Digitalisierung

Die Sammlung und Analyse von Daten ist heutzutage wichtig um veränderten Kundenanforderungen gerecht zu werden und Wertschöpfungsprozesse zu optimieren. Besonders die bedarfsgerechte Aufbereitung der Daten stellt eine Herausforderung dar. Um die notwendigen Daten zu erhalten ist eine Anbindung an externe Informationsquellen notwendig, welches häufig die Problematik der Integration und Schnittstellen beinhaltet.

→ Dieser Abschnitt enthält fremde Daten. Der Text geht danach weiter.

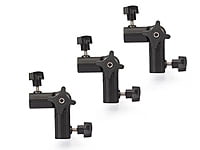 PL-E90L 3KIT | Set of 3 x 1:7.5 Natural-Born-Soft TLCI-99 90W LED Panel Lights with tripods and trolleycase, ultra slim, SWIT patent, V-Mount, DMX PL-E90L 3KIT | Set of 3 x 1:7.5 Natural-Born-Soft TLCI-99 90W LED Panel Lights with tripods and trolleycase, ultra slim, SWIT patent, V-Mount, DMX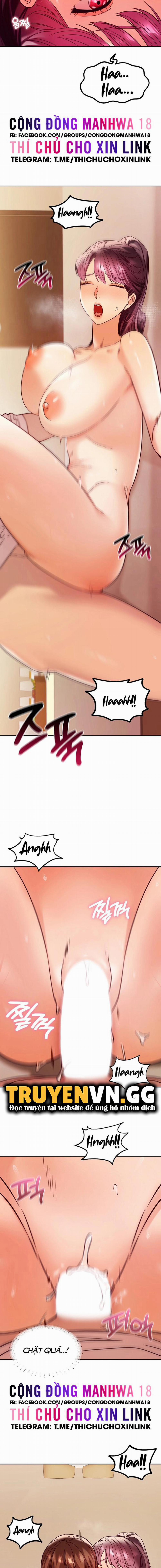 Clb Trị Liệu 5 trang 12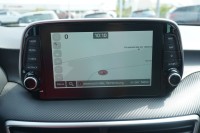 Hyundai Tucson 1.6 CRDi AHK
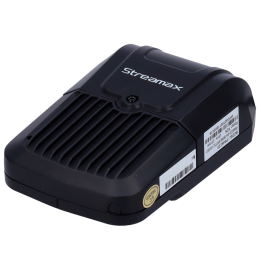 STREAMAX ST-C20-RJ45 разъем RJ45 Cat5e UTP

Was bedeutet Digitalisierung

Digitalisierung kann aus unterschiedlichen Perspektiven betrachtet werden. Allgemein gesprochen geht es hierbei um die Veränderung bestehender Strukturen und Prozesse durch Technologien. Die Digitalisierung bezieht sich auf alle Lebensbereiche, sowohl auf die Arbeitsabläufe in einem Unternehmen und zwischen verschiedenen Unternehmen, als auch auf die Konsumgewohnheiten der Kunden. In diesem Zusammenhang wird von externen und internen Einflussfaktoren gesprochen.
Zu den externen Einflussfaktoren zählen neue Technologien, regulatorische Anforderungen bzw. Änderungen wie IFRS 16, veränderte Kundenanforderungen wie verbrauchs- und nutzungsbasierte Bezahlung und auch der Wettbewerb. Zu den interne Einflussfaktoren von Unternehmen gehören beispielsweise Schwankungen in der Produktionsauslastung, Prozess- und IT-Kosten und auch Informationsdefizite.

Digitalisierung

Diese bezieht sich neben der technologischen Ebene auch auf die gesellschaftliche Ebene. Wobei sich neue Verhaltensweisen und Bedürfnisse zeigen. Durch die zunehmenden technologischen Möglichkeiten verändern sich Kommunikations- und Interaktionswege, so können beispielsweise Informationen einfach und schnell von fast jedem beliebigen Ort ausgetauscht werden. Letztendlich kann dies die Transparenz von Personen, Maschinen und ganzen Unternehmen bis hin zu Märkten beeinflussen, das Auswirkungen auf die Situation einzelner Märkte und Unternehmen hat. Ebenfalls stellen ökologische Probleme wie saisonale Schwankungen durch das Wetter eine Herausforderung für Hersteller und Endkunden dar. Zusätzlich Schwankungen können dadurch entstehen!

Wird die Entwicklung -weg vom Besitz und hin zur Benutzung nach Gebrauch- betrachtet und die zunehmenden schwankenden Märkte, werden von Unternehmen digitale Lösungen und Strategien benötigt und bereits nachgefragt, die diese Einflüsse berücksichtigen.
Es wird kurz gesagt nach flexiblen, sich auf die verändernde Situationen anpassende Möglichkeiten gesucht.

Voraussetzungen um PAY PER USE anbieten zu können

Digitalisierung im Kontext einer verbrauchs- und nutzungsbasierten Finanzierung oder Miete bedeutet nicht, dass lediglich die Maschinen digital sind. Dies stellt zwar die Grundvoraussetzung dar, allerdings werden hierfür noch weitere
(IT-) Infrastrukturmaßnahmen und Anbindungen benötigt wie beispielsweise eine IoT-Plattform, IT-Sicherheit und definierte Prozesse. Ebenso ist es heute immer wichtiger seine Kunden und deren Bedürfnisse zu erkennen und aus der Vielzahl an Information die für das Unternehmen relevanten Informationen herauszufinden und zu analysieren, um wettbewerbsfähig zu bleiben. Hierfür sind zusätzlich Anbindungen an unterschiedliche externe Informationsmöglichkeiten notwendig.
Neben den technischen Komponenten müssen die Kompetenzen der Mitarbeiter beachtet und gegebenenfalls aufgebaut werden.
Um diesen Aufwand zu verringern, bietet sich eine Auslagerung dieser Services an. Vorteile bestehen darin, dass der Aufwand minimiert wird, technische Möglichkeiten immer auf dem neusten Stand sind, rechtliche und sicherheitstechnische Faktoren berücksichtigt und eingehalten werden und sich das Unternehmen auf sein Kerngeschäft konzentrieren kann.